Отпихнув двух попрошаек, Ф. ринулся к выходу.
— Куда? — спросил его хмурый дежурный у выхода. — Еще нельзя. Раньше времени не положено.
Ф. с ним разговаривать не стал; что вообще с дураком разговаривать? никакого вовсе нет смысла; вот он дверь железную толкнул пред собою и на воздух вышел. Пахло гарью на улице, пылью и еще тошнотворным чем-то вроде шоколада, но было тихо, гадко, морозно и ветренно. Обстрел закончился.
24
За спиною своею он слышал шаги, но оборачиваться не стал. Ш. подошел сзади и остановился рядом. Потом озабоченным своим шагом обошел он автомобиль кругом, все более и более сокрушаясь сердцем во все продолжение осмотра. Ш. смахнул ладонью пыль с капота, потрогал разбитую фару, лобовое стекло, покрытое сеткою трещин. Ф. с циническим своим спокойствием разглядывал удрученные плечи товарища своего. Он знал, как нужно ощущать содрогание, но не стал бы делиться таким знанием без особенной на то причины. Форс-мажором исключительного существования своего не следовало озадачивать ни мир, ни природу, ни даже бесполезное свое окружение, он и не пытался.

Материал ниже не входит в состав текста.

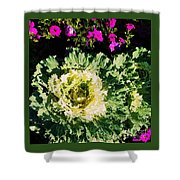 Kale With Petunias Shower Curtain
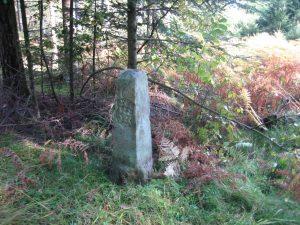 Forstgrenzstein von 1060, württembergische Seite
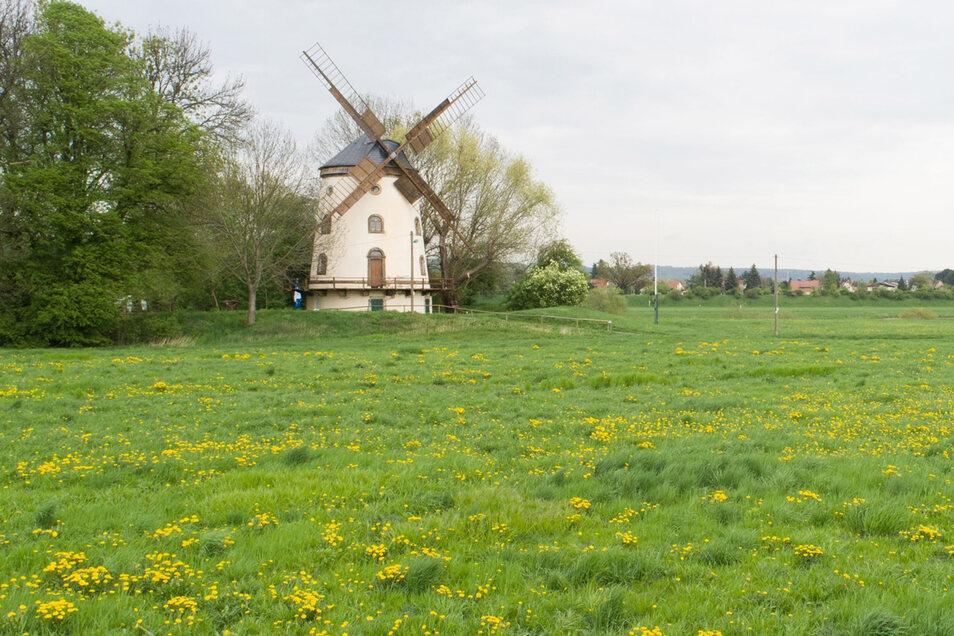 Unweit der Gohliser Mühle entstehen 200.000 Quadratmeter für vertriebene Tiere und Pflanzen.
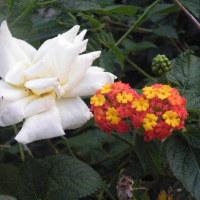 道辺のミゾソバと秋のバラ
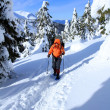 Winter hiking in snowshoes. — Stock Photo #17433501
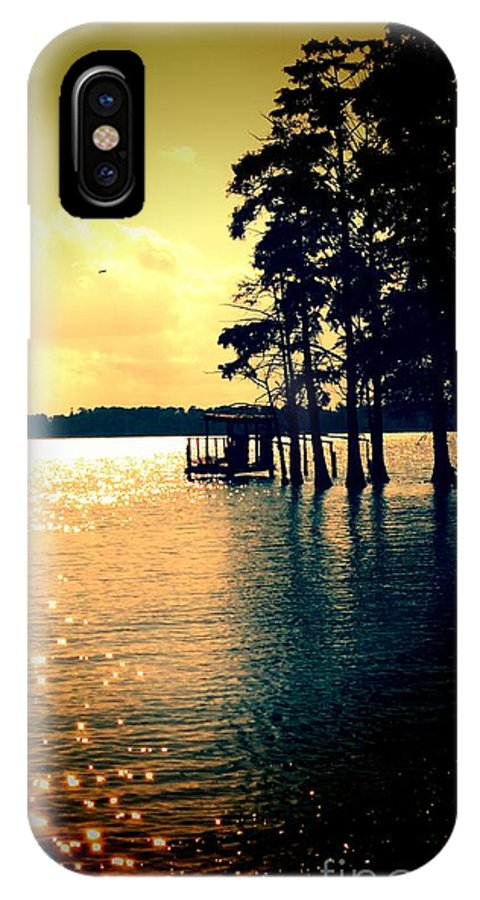 Water IPhone X Case featuring the photograph Wading Pine by Heather Taylor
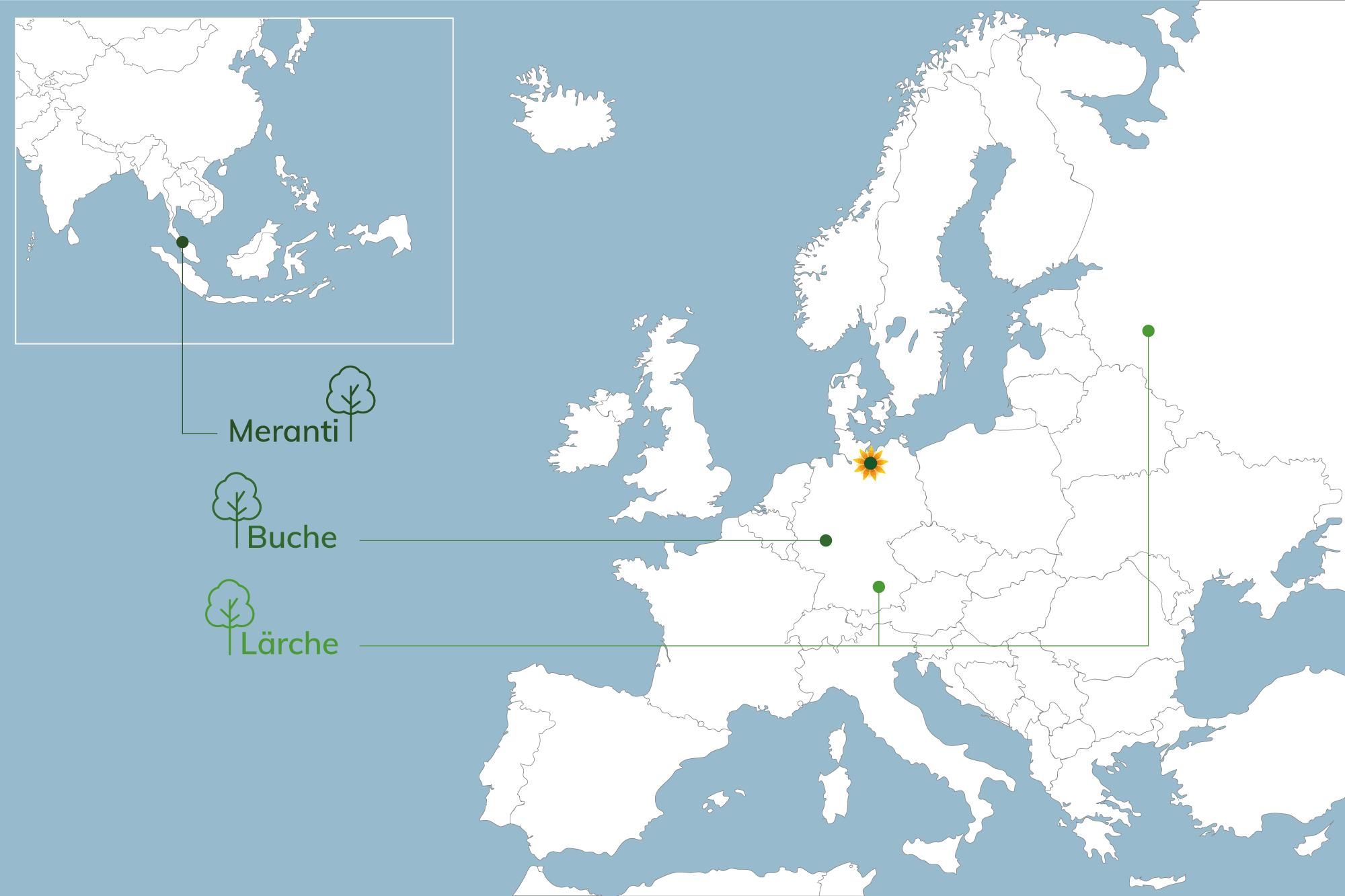 Karte - Herkunft des Holzes v. Schulze Braak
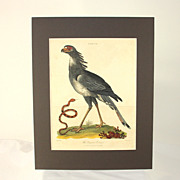 """Hand colored engraving """"The Serpent Eater"""" dated 1803"""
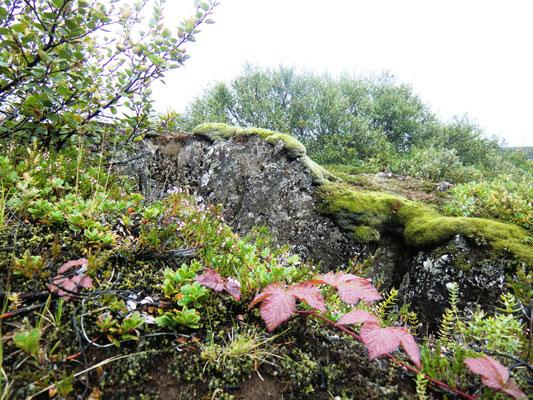 Isländische Landschaft
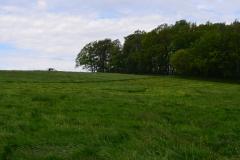 Wiesenlandschaft mit Waldstück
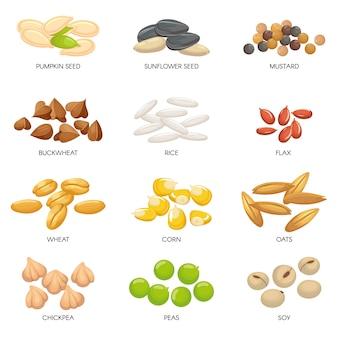 Pflanzensamen. getreidekörner, kichererbsen nüsse und zellulose getreide. nuss und samen lokalisierten karikaturillustration
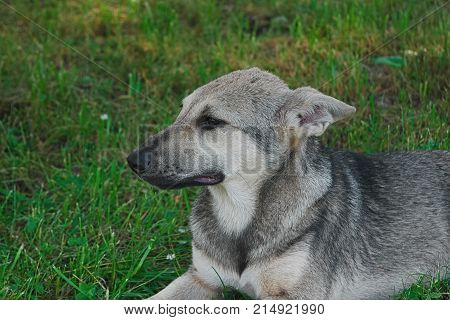 Puppy Mongrel Lying On Grass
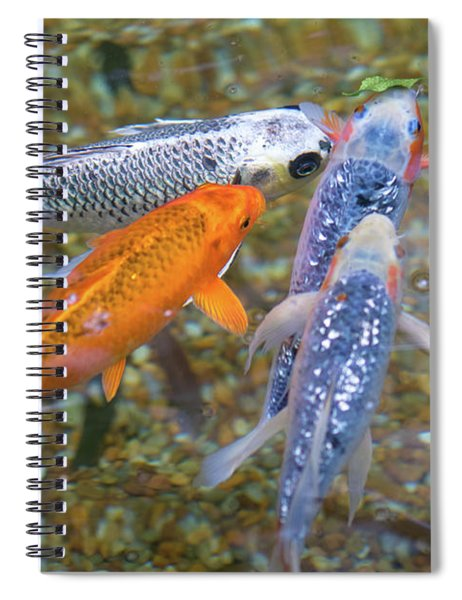 Fish Fighting For Food Spiral Notebook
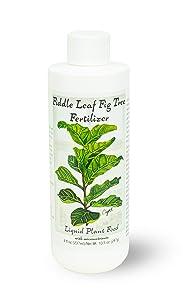 Fiddle Leaf Fig Tree Fertilizer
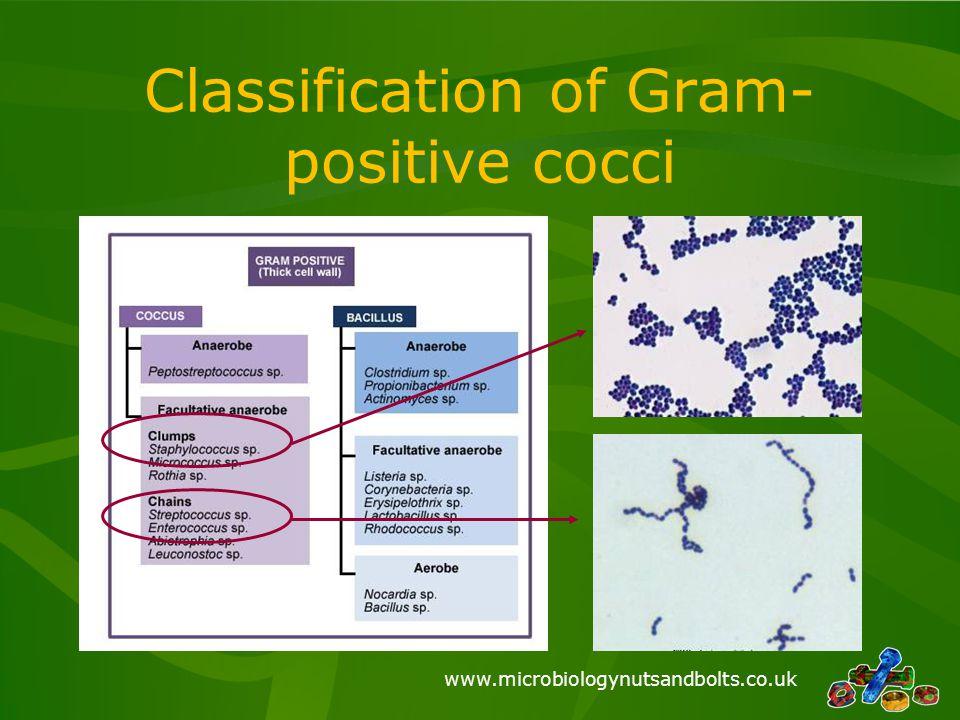 www.microbiologynutsandbolts.co.uk Classification of Gram- positive cocci
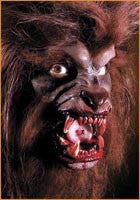 Reel F/X Werewolf Prosthetic - HalloweenCostumes4U.com - Accessories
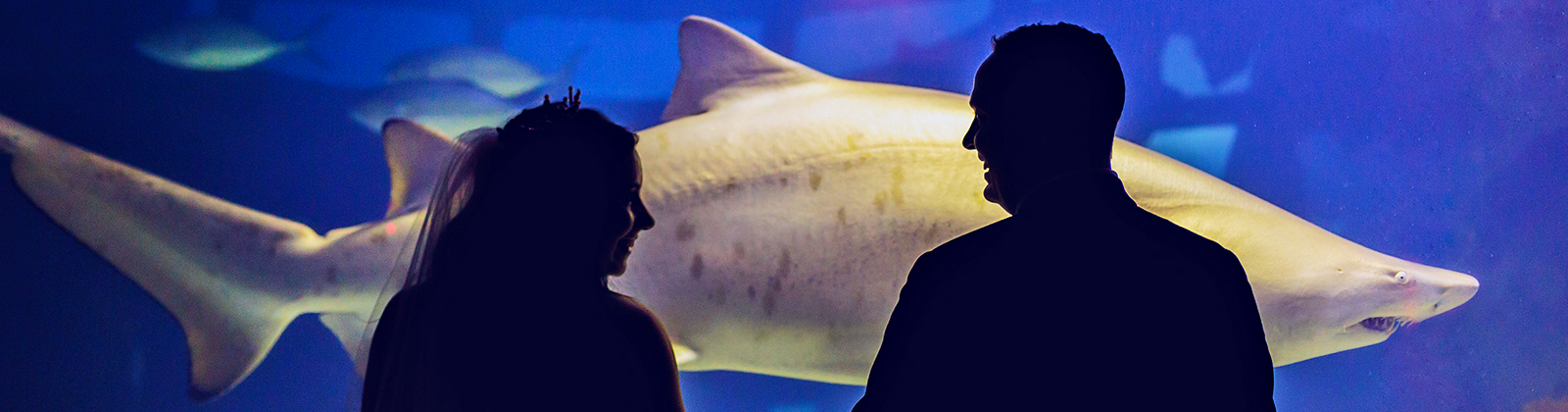 Couple in front of shark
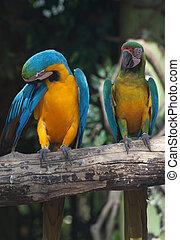 bunte, macaw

Беззвучно губами шевеля, Ш. в уме своем опустевшем ущерб исчислял, причиненный его несчастному верному лимузину. Кому обстрел, кому отец родной, сказал себе он. Вся грудь его, до самой глубины ее, была полна особенных краеугольных вздохов. Пока они скрывались в убежище, автомобиль попытались разграбить: задняя правая дверь выломана, да вот уж на честном слове держится, несколько мешков с порошком на дорогу выброшены, ножом распороты, да в грязь втоптаны. Хотел было Ш. в небеса проклятья послать и чтоб они от хевисайдова слоя отразились и на головы злых человеков обрушились. Но не позволил себе слово матерное, слово ничтожное, слово решительное проговорить всуе. Он лишь поправил как мог дверь раскуроченную, поглядел сокрушенно на баллон спущенный, и шагом страдальческим направился на свое привычное водительское место.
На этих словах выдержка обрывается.